SET EXERCISE:
Could you reproduce the listing below word for word, leaving out the pictures?

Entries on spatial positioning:
-*-

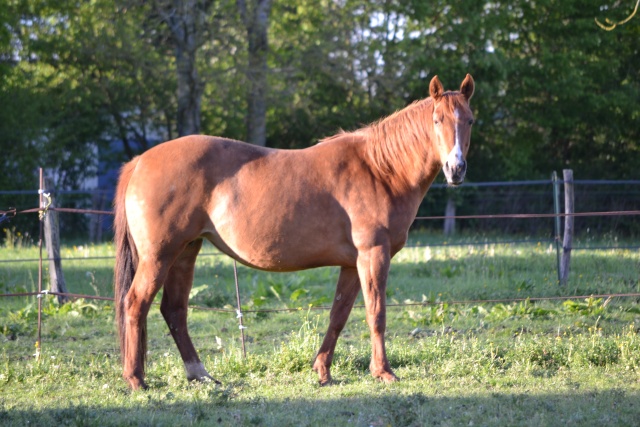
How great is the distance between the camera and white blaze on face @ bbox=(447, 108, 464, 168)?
542cm

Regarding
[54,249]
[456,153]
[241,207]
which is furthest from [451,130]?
[54,249]

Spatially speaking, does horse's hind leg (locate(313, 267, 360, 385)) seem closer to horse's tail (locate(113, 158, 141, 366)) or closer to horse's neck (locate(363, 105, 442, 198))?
horse's neck (locate(363, 105, 442, 198))

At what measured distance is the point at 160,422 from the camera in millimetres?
4594

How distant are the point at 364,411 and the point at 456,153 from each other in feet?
6.43

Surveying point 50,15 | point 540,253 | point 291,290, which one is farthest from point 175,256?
point 50,15

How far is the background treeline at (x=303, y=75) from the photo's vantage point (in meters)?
19.2

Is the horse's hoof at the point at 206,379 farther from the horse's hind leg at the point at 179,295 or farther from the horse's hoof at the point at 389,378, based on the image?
the horse's hoof at the point at 389,378

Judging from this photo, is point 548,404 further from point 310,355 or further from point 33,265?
point 33,265

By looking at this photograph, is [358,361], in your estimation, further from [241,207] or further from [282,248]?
[241,207]

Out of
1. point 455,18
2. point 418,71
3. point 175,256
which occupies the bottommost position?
point 175,256

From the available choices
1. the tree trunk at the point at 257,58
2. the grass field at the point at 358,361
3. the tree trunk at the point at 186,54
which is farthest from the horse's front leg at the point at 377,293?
the tree trunk at the point at 257,58

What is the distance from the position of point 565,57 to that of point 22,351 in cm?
1888

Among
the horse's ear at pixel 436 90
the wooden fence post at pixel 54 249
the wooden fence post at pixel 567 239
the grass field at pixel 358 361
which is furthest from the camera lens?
the wooden fence post at pixel 567 239

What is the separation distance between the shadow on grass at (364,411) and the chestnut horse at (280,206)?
27.0 inches
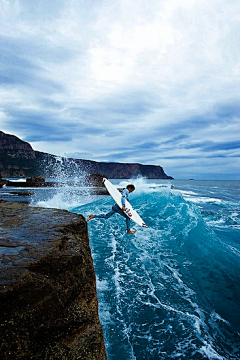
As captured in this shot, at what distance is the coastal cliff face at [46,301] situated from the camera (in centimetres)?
210

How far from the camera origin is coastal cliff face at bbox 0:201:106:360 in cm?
210

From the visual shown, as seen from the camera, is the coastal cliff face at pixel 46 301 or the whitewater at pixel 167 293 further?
the whitewater at pixel 167 293

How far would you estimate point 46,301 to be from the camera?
7.91ft

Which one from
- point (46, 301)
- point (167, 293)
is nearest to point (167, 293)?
point (167, 293)

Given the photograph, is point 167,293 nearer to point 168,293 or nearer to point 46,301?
point 168,293

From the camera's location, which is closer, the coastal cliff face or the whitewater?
the coastal cliff face

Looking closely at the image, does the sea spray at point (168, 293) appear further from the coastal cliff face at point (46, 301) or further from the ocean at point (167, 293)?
the coastal cliff face at point (46, 301)

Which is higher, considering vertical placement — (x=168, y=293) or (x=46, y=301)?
(x=46, y=301)

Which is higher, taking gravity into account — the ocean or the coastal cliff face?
the coastal cliff face

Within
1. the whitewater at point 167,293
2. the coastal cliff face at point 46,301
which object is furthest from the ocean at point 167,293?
the coastal cliff face at point 46,301

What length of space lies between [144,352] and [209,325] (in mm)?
1585

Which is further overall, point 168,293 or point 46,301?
point 168,293

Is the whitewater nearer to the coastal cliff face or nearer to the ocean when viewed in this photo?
the ocean

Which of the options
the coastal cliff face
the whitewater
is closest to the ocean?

-*-

WORKED ANSWER:
How great is the distance between the camera and white blaze on face @ bbox=(447, 108, 464, 168)?
542cm

Regarding
[54,249]
[456,153]
[241,207]
which is furthest from [451,130]?
[54,249]

Spatially speaking, does horse's hind leg (locate(313, 267, 360, 385)) seem closer to horse's tail (locate(113, 158, 141, 366)) or closer to horse's neck (locate(363, 105, 442, 198))?
horse's neck (locate(363, 105, 442, 198))

At what measured distance is the point at 160,422 from the camera in millimetres?
4594

How distant are the point at 364,411 and the point at 456,153 from each other in feet?
6.43

Surveying point 50,15 | point 540,253 | point 291,290, which one is farthest from point 175,256?
point 50,15

How far is the background treeline at (x=303, y=75) from the photo's vantage point (in meters)?
19.2

Is the horse's hoof at the point at 206,379 farther from the horse's hind leg at the point at 179,295 or farther from the horse's hoof at the point at 389,378, based on the image?
the horse's hoof at the point at 389,378

Judging from this photo, is point 548,404 further from point 310,355 or further from point 33,265?
point 33,265

By looking at this photograph, is [358,361], in your estimation, further from [241,207] or further from [282,248]?
[241,207]

Out of
1. point 455,18
2. point 418,71
3. point 175,256
which occupies the bottommost position?
point 175,256

From the available choices
1. the tree trunk at the point at 257,58
2. the grass field at the point at 358,361
3. the tree trunk at the point at 186,54
which is farthest from the horse's front leg at the point at 377,293?
the tree trunk at the point at 257,58

What is the distance from the position of point 565,57 to that of point 22,351 in cm?
1888

Among
the horse's ear at pixel 436 90
the wooden fence post at pixel 54 249
the wooden fence post at pixel 567 239
the grass field at pixel 358 361
which is furthest from the camera lens?
the wooden fence post at pixel 567 239

What is the separation distance between the shadow on grass at (364,411) and the chestnut horse at (280,206)?
27.0 inches
As captured in this shot, at what distance is the coastal cliff face at [46,301] situated from the camera (in centimetres)?
210

How far from the camera origin is coastal cliff face at bbox 0:201:106:360 in cm?
210

From the visual shown, as seen from the camera, is the coastal cliff face at pixel 46 301 or the whitewater at pixel 167 293 further?
the whitewater at pixel 167 293

How far would you estimate point 46,301 to be from the camera?
7.91ft

Which one from
- point (46, 301)
- point (167, 293)
is nearest to point (167, 293)?
point (167, 293)

Given the photograph, is point 167,293 nearer to point 168,293 or nearer to point 46,301?
point 168,293

From the camera's location, which is closer, the coastal cliff face or the whitewater?
the coastal cliff face

Looking closely at the image, does the sea spray at point (168, 293) appear further from the coastal cliff face at point (46, 301) or further from the ocean at point (167, 293)?
the coastal cliff face at point (46, 301)

Which is higher, considering vertical placement — (x=168, y=293) or (x=46, y=301)?
(x=46, y=301)

Which is higher, taking gravity into account — the ocean or the coastal cliff face?
the coastal cliff face

Within
1. the whitewater at point 167,293
2. the coastal cliff face at point 46,301
which object is furthest from the ocean at point 167,293?
the coastal cliff face at point 46,301

What length of space lies between [144,352] and [209,325] (in mm)?
1585

Which is further overall, point 168,293 or point 46,301?
point 168,293

Is the whitewater nearer to the coastal cliff face or nearer to the ocean when viewed in this photo?
the ocean

Which of the options
the coastal cliff face
the whitewater
is closest to the ocean?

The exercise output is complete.